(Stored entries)
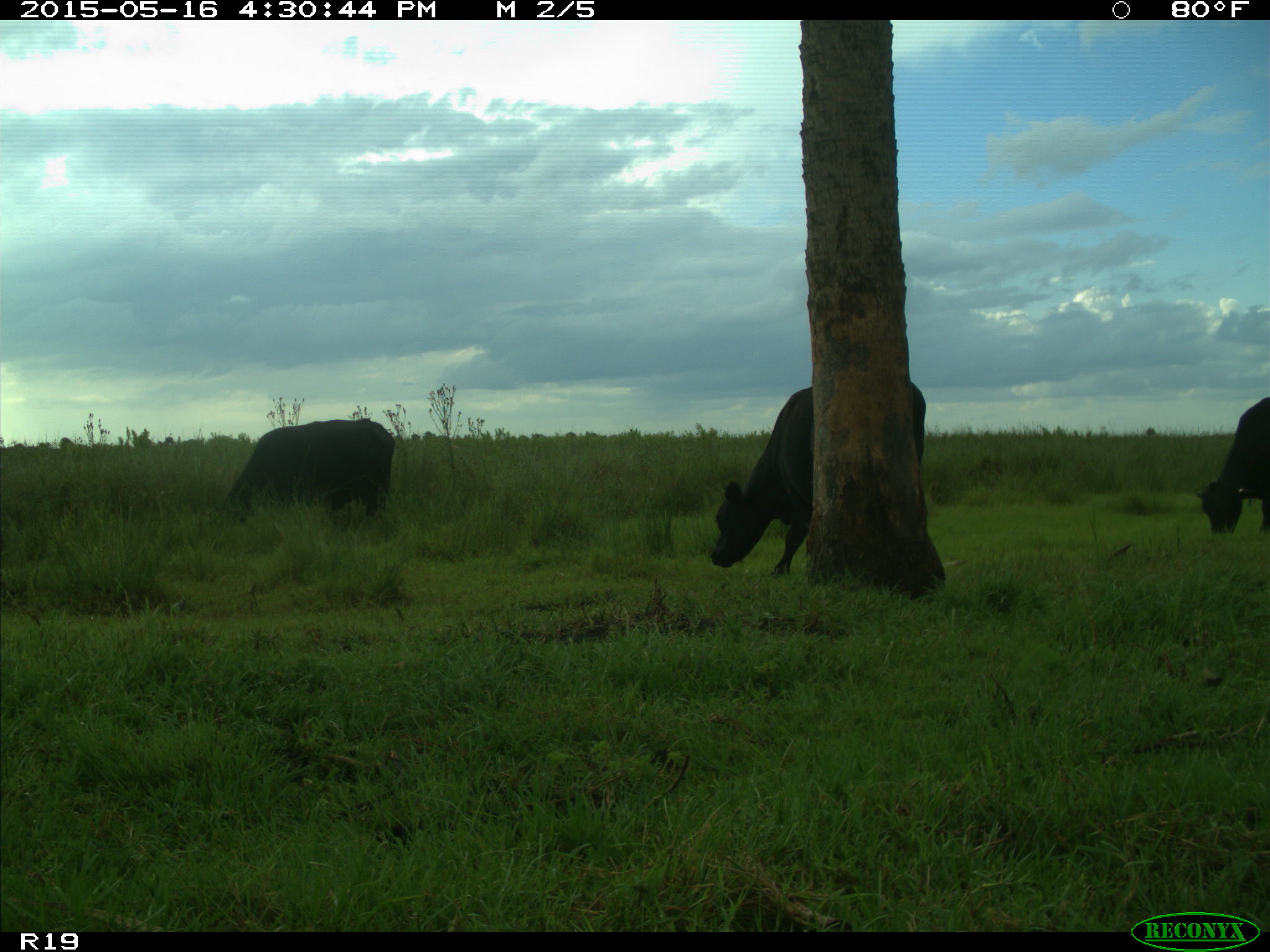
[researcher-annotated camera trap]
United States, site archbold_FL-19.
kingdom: Animalia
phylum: Chordata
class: Mammalia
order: Artiodactyla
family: Bovidae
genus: Bos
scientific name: Bos taurus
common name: domestic cow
Bos taurus (domestic cow).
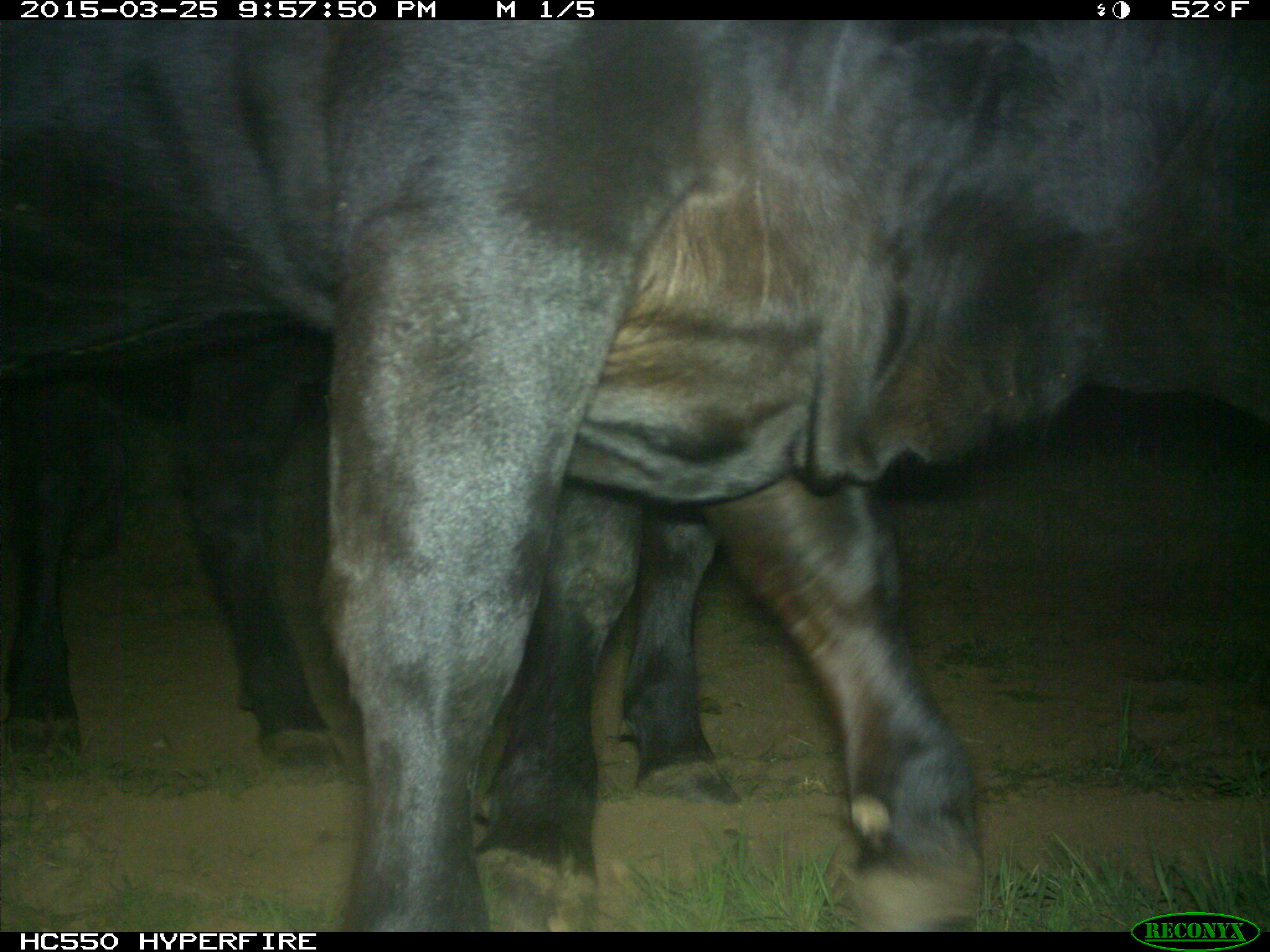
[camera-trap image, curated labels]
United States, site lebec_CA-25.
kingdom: Animalia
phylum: Chordata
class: Mammalia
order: Artiodactyla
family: Bovidae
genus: Bos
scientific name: Bos taurus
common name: domestic cow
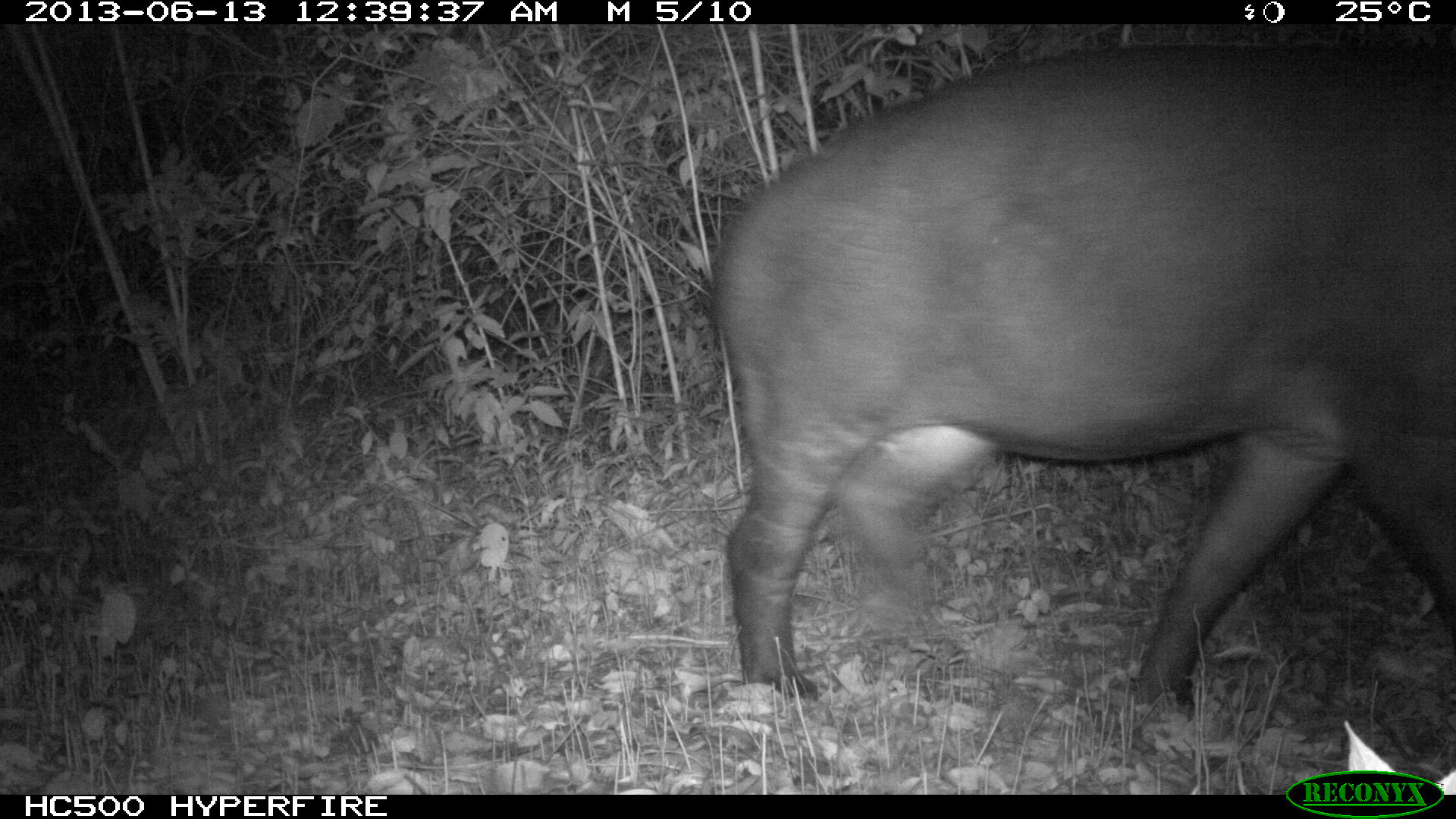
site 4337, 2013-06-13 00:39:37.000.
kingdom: Animalia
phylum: Chordata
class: Mammalia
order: Perissodactyla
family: Tapiridae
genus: Tapirus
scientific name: Tapirus bairdii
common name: baird's tapir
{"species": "Tapirus bairdii (baird's tapir)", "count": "1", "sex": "female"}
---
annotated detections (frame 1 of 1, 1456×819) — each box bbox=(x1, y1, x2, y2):
tapirus bairdii: bbox=(710, 43, 1451, 720)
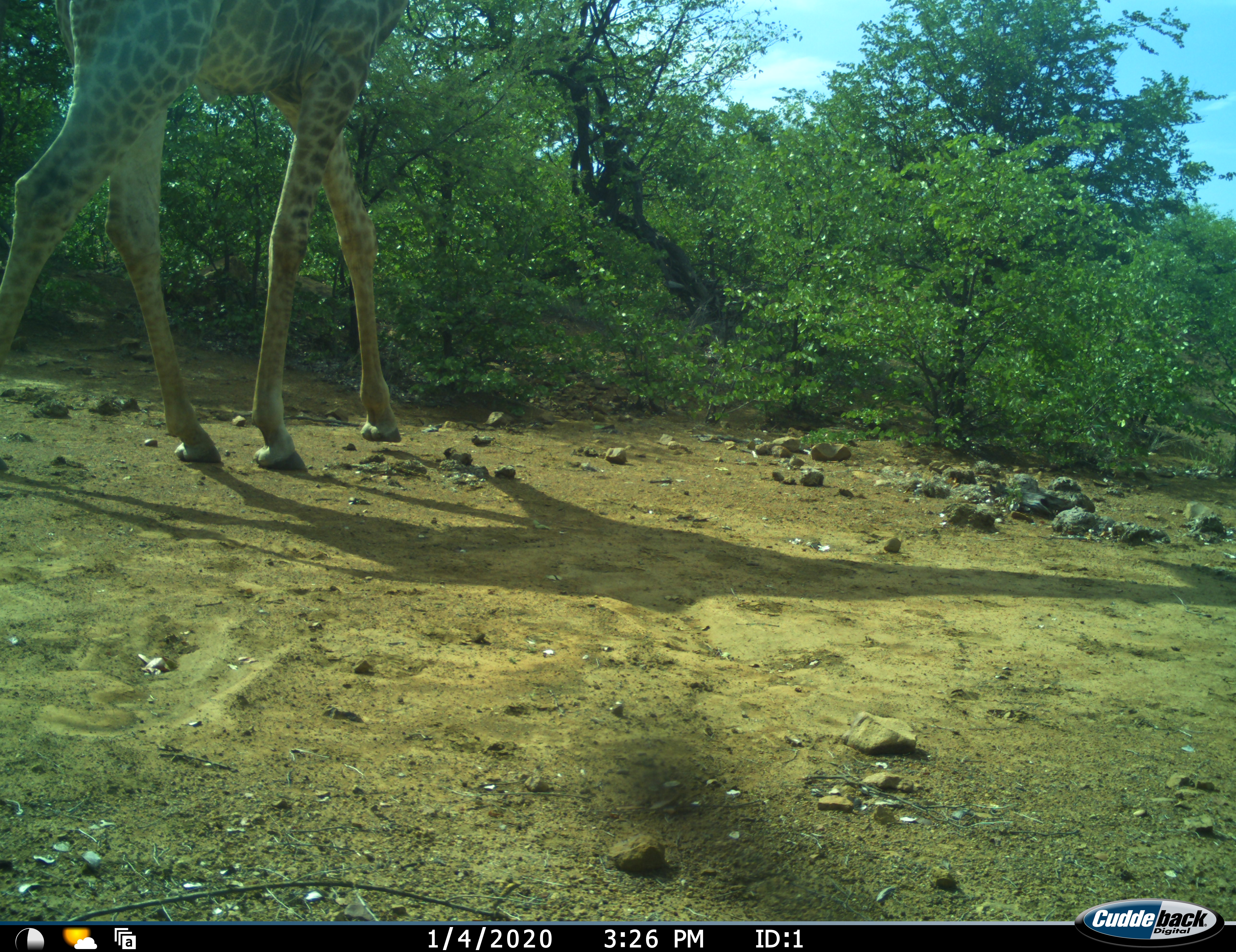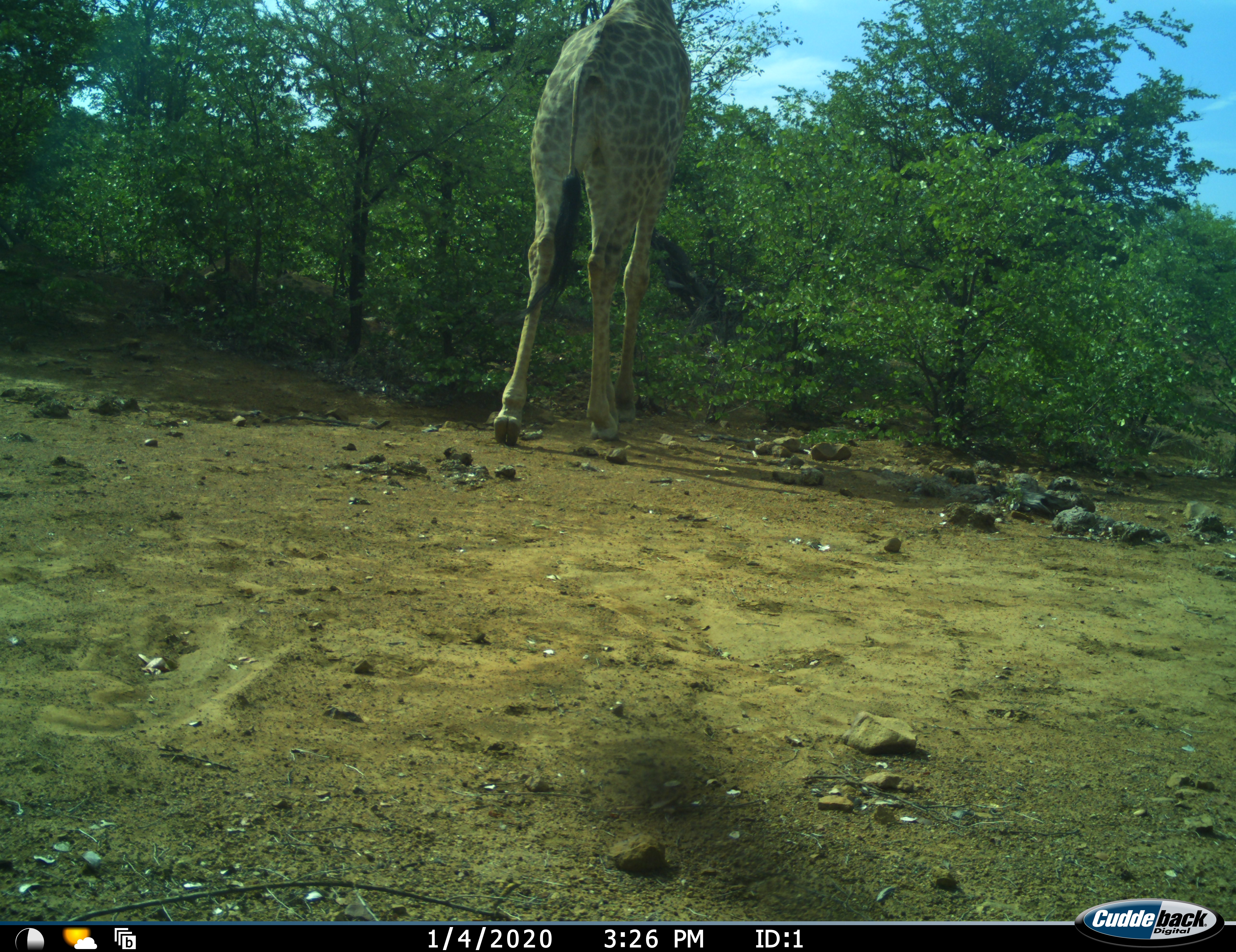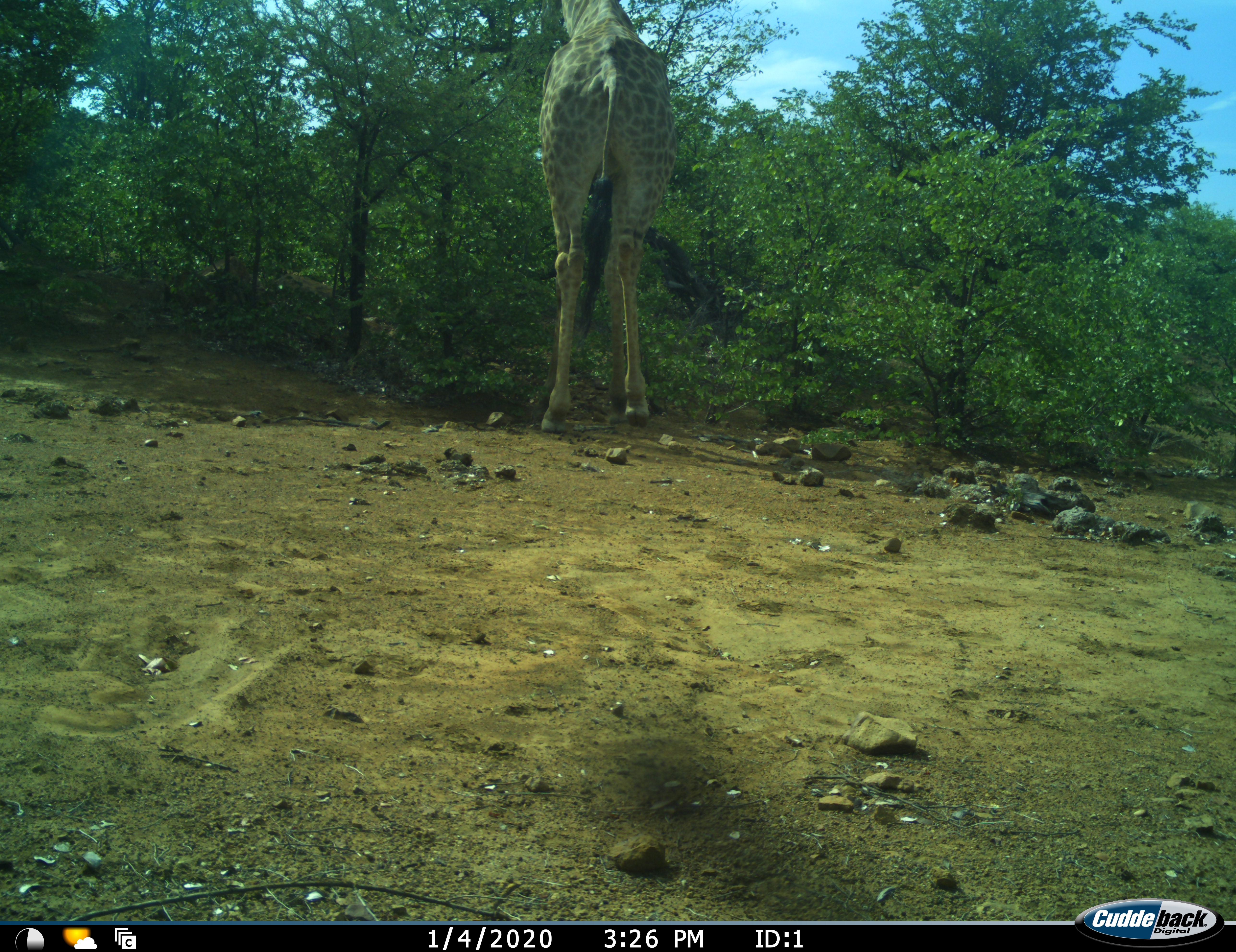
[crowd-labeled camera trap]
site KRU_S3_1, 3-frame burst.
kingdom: Animalia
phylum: Chordata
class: Mammalia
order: Artiodactyla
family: Giraffidae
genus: Giraffa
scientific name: Giraffa camelopardalis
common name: giraffe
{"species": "giraffe (Giraffa camelopardalis)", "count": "1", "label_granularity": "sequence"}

▶ TASK REQUIREMENTS: The entries need to be restated exactly, and their pictures left out.

▶ ANSWER TO THE PROBLEM:
[researcher-annotated camera trap]
United States, site archbold_FL-19.
kingdom: Animalia
phylum: Chordata
class: Mammalia
order: Artiodactyla
family: Bovidae
genus: Bos
scientific name: Bos taurus
common name: domestic cow
Bos taurus (domestic cow).
[camera-trap image, curated labels]
United States, site lebec_CA-25.
kingdom: Animalia
phylum: Chordata
class: Mammalia
order: Artiodactyla
family: Bovidae
genus: Bos
scientific name: Bos taurus
common name: domestic cow
site 4337, 2013-06-13 00:39:37.000.
kingdom: Animalia
phylum: Chordata
class: Mammalia
order: Perissodactyla
family: Tapiridae
genus: Tapirus
scientific name: Tapirus bairdii
common name: baird's tapir
{"species": "Tapirus bairdii (baird's tapir)", "count": "1", "sex": "female"}
---
annotated detections (frame 1 of 1, 1456×819) — each box bbox=(x1, y1, x2, y2):
tapirus bairdii: bbox=(710, 43, 1451, 720)
[crowd-labeled camera trap]
site KRU_S3_1, 3-frame burst.
kingdom: Animalia
phylum: Chordata
class: Mammalia
order: Artiodactyla
family: Giraffidae
genus: Giraffa
scientific name: Giraffa camelopardalis
common name: giraffe
{"species": "giraffe (Giraffa camelopardalis)", "count": "1", "label_granularity": "sequence"}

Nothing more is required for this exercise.